#### TASK BRIEF:
Render the data below as a JSON list of strings, one string for each line, omitting any blank lines.

-------

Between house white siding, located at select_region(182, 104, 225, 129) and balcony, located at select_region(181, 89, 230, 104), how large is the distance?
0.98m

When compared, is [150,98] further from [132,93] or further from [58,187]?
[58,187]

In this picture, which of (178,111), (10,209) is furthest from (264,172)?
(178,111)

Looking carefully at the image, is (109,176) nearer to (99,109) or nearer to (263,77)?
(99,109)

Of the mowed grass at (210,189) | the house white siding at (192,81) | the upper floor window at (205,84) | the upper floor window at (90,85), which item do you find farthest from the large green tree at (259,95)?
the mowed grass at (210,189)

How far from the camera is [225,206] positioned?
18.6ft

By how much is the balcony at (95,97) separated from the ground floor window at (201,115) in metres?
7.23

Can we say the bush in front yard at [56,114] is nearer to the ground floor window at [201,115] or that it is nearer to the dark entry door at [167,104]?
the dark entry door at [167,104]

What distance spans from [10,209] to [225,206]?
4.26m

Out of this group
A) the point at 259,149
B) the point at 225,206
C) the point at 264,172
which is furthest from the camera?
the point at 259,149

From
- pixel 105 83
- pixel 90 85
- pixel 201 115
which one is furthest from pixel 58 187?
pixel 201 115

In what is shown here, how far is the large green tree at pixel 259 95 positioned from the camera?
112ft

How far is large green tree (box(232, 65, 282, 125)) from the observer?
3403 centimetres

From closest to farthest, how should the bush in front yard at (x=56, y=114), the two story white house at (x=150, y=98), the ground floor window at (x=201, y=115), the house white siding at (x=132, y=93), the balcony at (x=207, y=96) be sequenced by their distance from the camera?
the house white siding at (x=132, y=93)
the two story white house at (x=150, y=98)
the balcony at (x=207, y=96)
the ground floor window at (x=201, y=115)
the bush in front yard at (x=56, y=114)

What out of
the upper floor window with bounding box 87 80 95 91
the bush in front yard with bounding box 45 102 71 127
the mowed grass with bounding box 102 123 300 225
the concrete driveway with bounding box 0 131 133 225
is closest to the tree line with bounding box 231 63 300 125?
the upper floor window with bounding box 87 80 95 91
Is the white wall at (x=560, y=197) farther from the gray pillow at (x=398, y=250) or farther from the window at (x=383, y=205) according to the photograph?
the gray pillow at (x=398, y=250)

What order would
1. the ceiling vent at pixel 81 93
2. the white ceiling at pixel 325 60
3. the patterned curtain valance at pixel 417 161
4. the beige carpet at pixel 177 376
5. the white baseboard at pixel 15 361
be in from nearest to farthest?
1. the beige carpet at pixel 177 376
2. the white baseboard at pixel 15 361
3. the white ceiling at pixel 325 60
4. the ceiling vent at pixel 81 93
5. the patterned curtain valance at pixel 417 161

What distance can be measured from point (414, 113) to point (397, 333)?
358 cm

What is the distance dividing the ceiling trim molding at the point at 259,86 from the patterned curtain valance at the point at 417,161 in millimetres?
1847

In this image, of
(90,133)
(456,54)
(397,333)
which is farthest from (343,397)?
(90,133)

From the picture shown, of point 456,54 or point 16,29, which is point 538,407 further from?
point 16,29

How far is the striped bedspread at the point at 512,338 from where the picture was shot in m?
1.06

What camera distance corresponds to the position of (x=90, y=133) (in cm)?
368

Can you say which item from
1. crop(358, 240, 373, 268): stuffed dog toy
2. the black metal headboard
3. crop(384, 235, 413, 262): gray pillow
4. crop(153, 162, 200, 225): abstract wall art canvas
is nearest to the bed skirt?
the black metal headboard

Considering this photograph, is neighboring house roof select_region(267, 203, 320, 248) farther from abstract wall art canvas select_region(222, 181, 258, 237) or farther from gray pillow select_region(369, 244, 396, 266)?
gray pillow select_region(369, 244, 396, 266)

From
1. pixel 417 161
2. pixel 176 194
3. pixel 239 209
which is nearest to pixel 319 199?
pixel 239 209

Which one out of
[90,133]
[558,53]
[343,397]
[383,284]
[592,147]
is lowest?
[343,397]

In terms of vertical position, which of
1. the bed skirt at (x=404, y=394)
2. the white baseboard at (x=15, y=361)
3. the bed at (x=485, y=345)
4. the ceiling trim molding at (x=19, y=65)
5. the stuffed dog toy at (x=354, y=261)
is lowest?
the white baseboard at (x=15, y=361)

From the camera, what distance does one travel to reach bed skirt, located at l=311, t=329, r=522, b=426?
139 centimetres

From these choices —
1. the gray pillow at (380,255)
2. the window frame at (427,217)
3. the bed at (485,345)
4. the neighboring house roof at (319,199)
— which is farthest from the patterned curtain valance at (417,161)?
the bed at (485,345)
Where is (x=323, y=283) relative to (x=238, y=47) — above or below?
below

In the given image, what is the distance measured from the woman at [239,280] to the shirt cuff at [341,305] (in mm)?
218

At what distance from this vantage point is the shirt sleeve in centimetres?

-------

#### THE ANSWER:
[
  "Between house white siding, located at select_region(182, 104, 225, 129) and balcony, located at select_region(181, 89, 230, 104), how large is the distance?",
  "0.98m",
  "When compared, is [150,98] further from [132,93] or further from [58,187]?",
  "[58,187]",
  "In this picture, which of (178,111), (10,209) is furthest from (264,172)?",
  "(178,111)",
  "Looking carefully at the image, is (109,176) nearer to (99,109) or nearer to (263,77)?",
  "(99,109)",
  "Of the mowed grass at (210,189) | the house white siding at (192,81) | the upper floor window at (205,84) | the upper floor window at (90,85), which item do you find farthest from the large green tree at (259,95)?",
  "the mowed grass at (210,189)",
  "How far from the camera is [225,206] positioned?",
  "18.6ft",
  "By how much is the balcony at (95,97) separated from the ground floor window at (201,115) in metres?",
  "7.23",
  "Can we say the bush in front yard at [56,114] is nearer to the ground floor window at [201,115] or that it is nearer to the dark entry door at [167,104]?",
  "the dark entry door at [167,104]",
  "What distance spans from [10,209] to [225,206]?",
  "4.26m",
  "Out of this group",
  "A) the point at 259,149",
  "B) the point at 225,206",
  "C) the point at 264,172",
  "which is furthest from the camera?",
  "the point at 259,149",
  "From",
  "- pixel 105 83",
  "- pixel 90 85",
  "- pixel 201 115",
  "which one is furthest from pixel 58 187?",
  "pixel 201 115",
  "In what is shown here, how far is the large green tree at pixel 259 95 positioned from the camera?",
  "112ft",
  "How far is large green tree (box(232, 65, 282, 125)) from the observer?",
  "3403 centimetres",
  "From closest to farthest, how should the bush in front yard at (x=56, y=114), the two story white house at (x=150, y=98), the ground floor window at (x=201, y=115), the house white siding at (x=132, y=93), the balcony at (x=207, y=96) be sequenced by their distance from the camera?",
  "the house white siding at (x=132, y=93)",
  "the two story white house at (x=150, y=98)",
  "the balcony at (x=207, y=96)",
  "the ground floor window at (x=201, y=115)",
  "the bush in front yard at (x=56, y=114)",
  "What out of",
  "the upper floor window with bounding box 87 80 95 91",
  "the bush in front yard with bounding box 45 102 71 127",
  "the mowed grass with bounding box 102 123 300 225",
  "the concrete driveway with bounding box 0 131 133 225",
  "is closest to the tree line with bounding box 231 63 300 125?",
  "the upper floor window with bounding box 87 80 95 91",
  "Is the white wall at (x=560, y=197) farther from the gray pillow at (x=398, y=250) or farther from the window at (x=383, y=205) according to the photograph?",
  "the gray pillow at (x=398, y=250)",
  "What order would",
  "1. the ceiling vent at pixel 81 93",
  "2. the white ceiling at pixel 325 60",
  "3. the patterned curtain valance at pixel 417 161",
  "4. the beige carpet at pixel 177 376",
  "5. the white baseboard at pixel 15 361",
  "be in from nearest to farthest?",
  "1. the beige carpet at pixel 177 376",
  "2. the white baseboard at pixel 15 361",
  "3. the white ceiling at pixel 325 60",
  "4. the ceiling vent at pixel 81 93",
  "5. the patterned curtain valance at pixel 417 161",
  "What distance can be measured from point (414, 113) to point (397, 333)?",
  "358 cm",
  "What is the distance dividing the ceiling trim molding at the point at 259,86 from the patterned curtain valance at the point at 417,161 in millimetres?",
  "1847",
  "In this image, of",
  "(90,133)",
  "(456,54)",
  "(397,333)",
  "which is farthest from (343,397)?",
  "(90,133)",
  "From the picture shown, of point 456,54 or point 16,29, which is point 538,407 further from?",
  "point 16,29",
  "How far is the striped bedspread at the point at 512,338 from where the picture was shot in m?",
  "1.06",
  "What camera distance corresponds to the position of (x=90, y=133) (in cm)?",
  "368",
  "Can you say which item from",
  "1. crop(358, 240, 373, 268): stuffed dog toy",
  "2. the black metal headboard",
  "3. crop(384, 235, 413, 262): gray pillow",
  "4. crop(153, 162, 200, 225): abstract wall art canvas",
  "is nearest to the bed skirt?",
  "the black metal headboard",
  "Considering this photograph, is neighboring house roof select_region(267, 203, 320, 248) farther from abstract wall art canvas select_region(222, 181, 258, 237) or farther from gray pillow select_region(369, 244, 396, 266)?",
  "gray pillow select_region(369, 244, 396, 266)",
  "From",
  "1. pixel 417 161",
  "2. pixel 176 194",
  "3. pixel 239 209",
  "which is nearest to pixel 319 199?",
  "pixel 239 209",
  "Which one out of",
  "[90,133]",
  "[558,53]",
  "[343,397]",
  "[383,284]",
  "[592,147]",
  "is lowest?",
  "[343,397]",
  "In terms of vertical position, which of",
  "1. the bed skirt at (x=404, y=394)",
  "2. the white baseboard at (x=15, y=361)",
  "3. the bed at (x=485, y=345)",
  "4. the ceiling trim molding at (x=19, y=65)",
  "5. the stuffed dog toy at (x=354, y=261)",
  "is lowest?",
  "the white baseboard at (x=15, y=361)",
  "From the camera, what distance does one travel to reach bed skirt, located at l=311, t=329, r=522, b=426?",
  "139 centimetres",
  "From these choices —",
  "1. the gray pillow at (380,255)",
  "2. the window frame at (427,217)",
  "3. the bed at (485,345)",
  "4. the neighboring house roof at (319,199)",
  "— which is farthest from the patterned curtain valance at (417,161)?",
  "the bed at (485,345)",
  "Where is (x=323, y=283) relative to (x=238, y=47) — above or below?",
  "below",
  "In the given image, what is the distance measured from the woman at [239,280] to the shirt cuff at [341,305] (in mm)?",
  "218",
  "At what distance from this vantage point is the shirt sleeve in centimetres?"
]